寿司に欠かせない「海苔」の生産を救った知られざるイギリス人植物学者とは?
世界で最も人気のある日本食の一つである「寿司(すし)」にとって不可欠な「海苔(のり)」は、江戸時代までは養殖技術が確立しておらず、不安定な生産量から「運草」と呼ばれるほどでした。しかし、第二次世界大戦後にイギリス人植物学者のKathleen Mary Drew-Baker(キャスリーン・メアリー・ドゥルー=ベーカー)博士が執筆した論文がきっかけで、日本で海苔の安定的な生産が可能になり、今日のすし文化を大きく支えることになりました。Ars Technica UKが知られざる海苔生産技術の確立に貢献した「海の母」についてまとめています。
How an unpaid UK researcher saved the Japanese seaweed industry | Ars Technica
https://arstechnica.com/science/2017/11/how-an-unpaid-uk-researcher-saved-the-japanese-seaweed-industry/
ベーカー博士はイギリスのマンチェスター大学で藻類について研究する植物学者で、大学では講師として教壇に立っていました。しかし、当時のイギリスの大学では、女性研究者は結婚すると未払いになるという慣例があり、植物学者のヘンリー・ライト=ベーカー博士と結婚をしたことで、研究者としての給与をカットされ無給の講師として働いていたそうです。
大学から給料をもらえないベーカー博士でしたが、ウェールズの海岸でとれるPorphyra umbilicalisという藻類について研究は続けていました。Porphyra umbilicalisは世界的には無名の存在ですが、ウェールズ地方では伝統的にパンやスープに入れて食べる海苔の原材料として知られている藻類だとのこと。当時、誰からも注目されていなかったPorphyra umbilicalisのライフサイクルを研究するために、ベーカー博士は夫とともに海辺に私費の研究室を作ったそうです。
ベーカー博士は、当時、Porphyra umbilicalisとは別の種類の藻類として知られていたConchocelisというピンク色の細い糸のような植物に注目しました。Conchocelisが大量に繁殖して夏に海面がピンクに色づく年には、冬に海苔の原材料であるPorphyra umbilicalisが大量に獲れることに気づいたベーカー博士は、二つの植物の生育の関連性を調べることにしたというわけです。
ベーカー博士の調査の結果、死んだ牡蠣などの貝殻に付着してピンク色になるConchocelisは、なんとPorphyra umbilicalisが送り込んだ胞子が育ったものと判明。
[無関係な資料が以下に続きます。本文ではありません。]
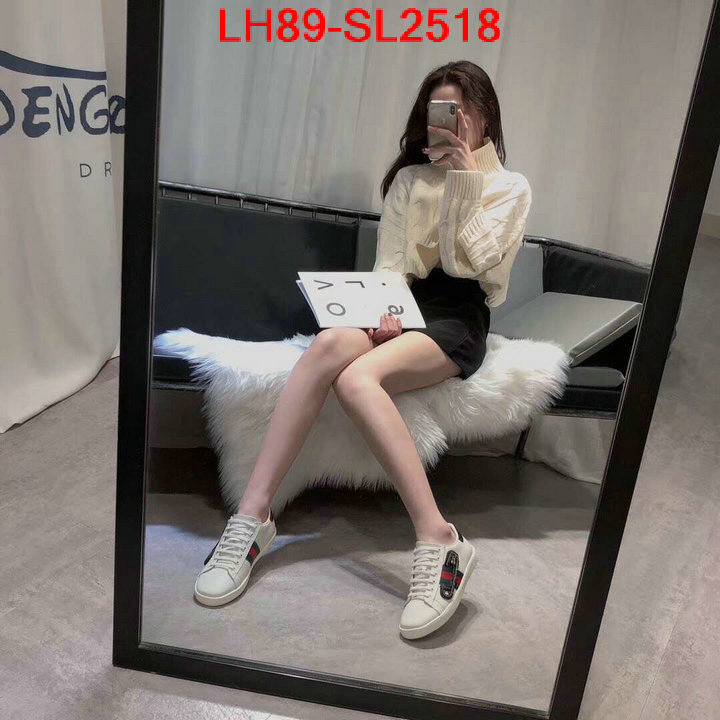 Women Shoes-Gucci,buy cheap replica , ID: SL2518,$: 89USD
つまり、それまで異なる藻類と考えられていたPorphyra umbilicalisとConchocelisは同一の植物だったというわけです。ベーカー博士は1949年にこの発見を論文「Conchocelis-Phase in the Life-History of Porphyra umbilicalis」として発表すると科学誌Natureに掲載されることになりました。
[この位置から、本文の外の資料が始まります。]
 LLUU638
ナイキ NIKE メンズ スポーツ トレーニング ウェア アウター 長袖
時同じくして戦後復興に努めていた日本では、海苔の生産が大ピンチに陥っていました。江戸時代から和紙の製法を応用する形で海苔の養殖技術が確立されていましたが、海苔の胞子を定着させて成長させる採苗(さいびょう)を人工的に作ることはできず、主に海苔職人の経験と勘を頼りにした生産が行われており、年によって生産量に大きなばらつきがありました。特に、戦後復興の過程で工業化が進むと、海苔の生産は大打撃を受け、1950年ころには全国から海苔の生産地が消えかねないほど深刻な状態に陥ったそうです。
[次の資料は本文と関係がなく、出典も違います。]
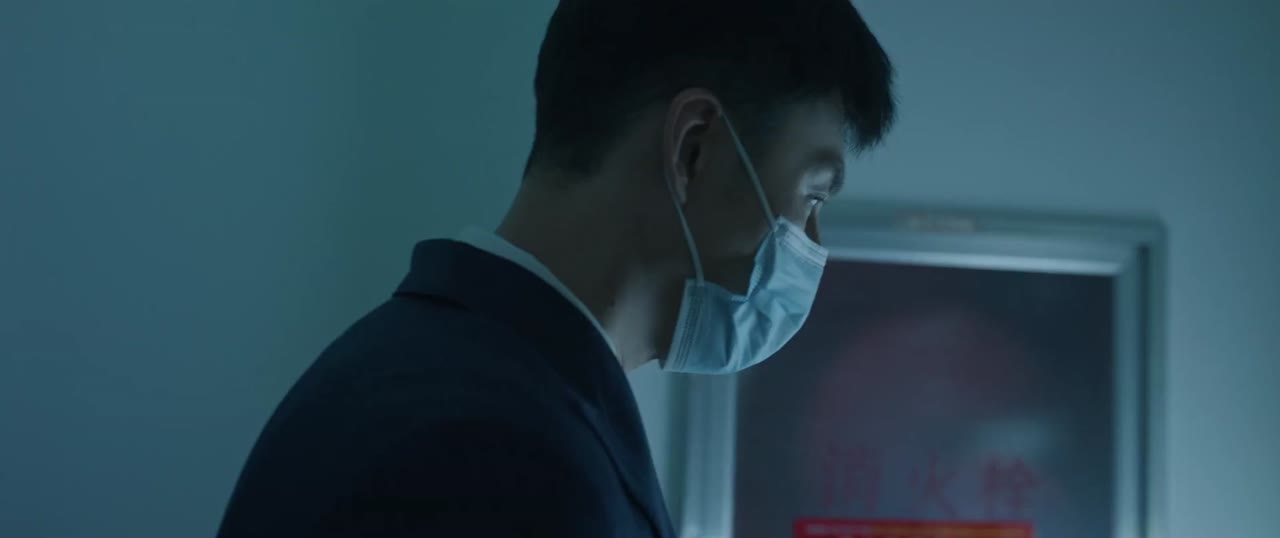 Nguyên Tội (Phần 2) tập 19 cảnh 2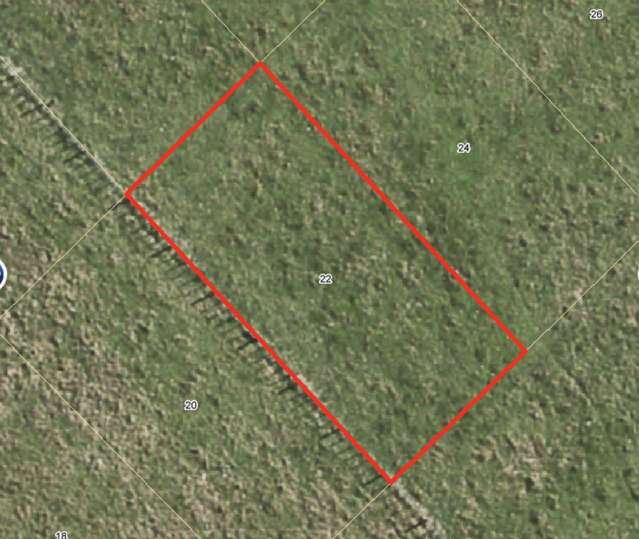 Prime Sections in the Heart of Karaka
ベーカー博士と親交のあった九州大学の瀬川宗吉博士は論文に書かれた事実を聞かされると、ウェールズの海で成り立つことは日本の海でも成り立つはずだと考えて日本の海苔への応用研究を開始。1953年に熊本県水産試験場技師の太田扶桑男氏が牡蠣の貝殻を利用した人工採苗の製造に成功し、海苔を人工的に養殖することに成功しました。この後、瀬川博士に続いた研究者たちの成果によって、海苔が安定的に生産できるようになり、日本の海苔養殖業は劇的な復活を果たしました。
遠く日本から離れたイギリスの研究者の発見が、工業化できないと思われた海苔の完全人工養殖を実現し、その後、世界中で愛されることになる「すし文化」を支えたという歴史は、「地球規模の物語」と言えます。海苔のライフサイクルを発見したベーカー博士は、1952年にイギリスのPhycological Society(藻類学会)の初代会長に選出されましたが、1957年にがんのため55歳の若さで亡くなりました。ドゥルー博士の功績については、海苔漁業者からの寄付によって「Mother of the Sea(海の母)」と刻まれた記念碑が熊本県の住吉自然公園に建てられ、毎年4月14日に「ドゥルー祭」という形で、偉業がたたえられています。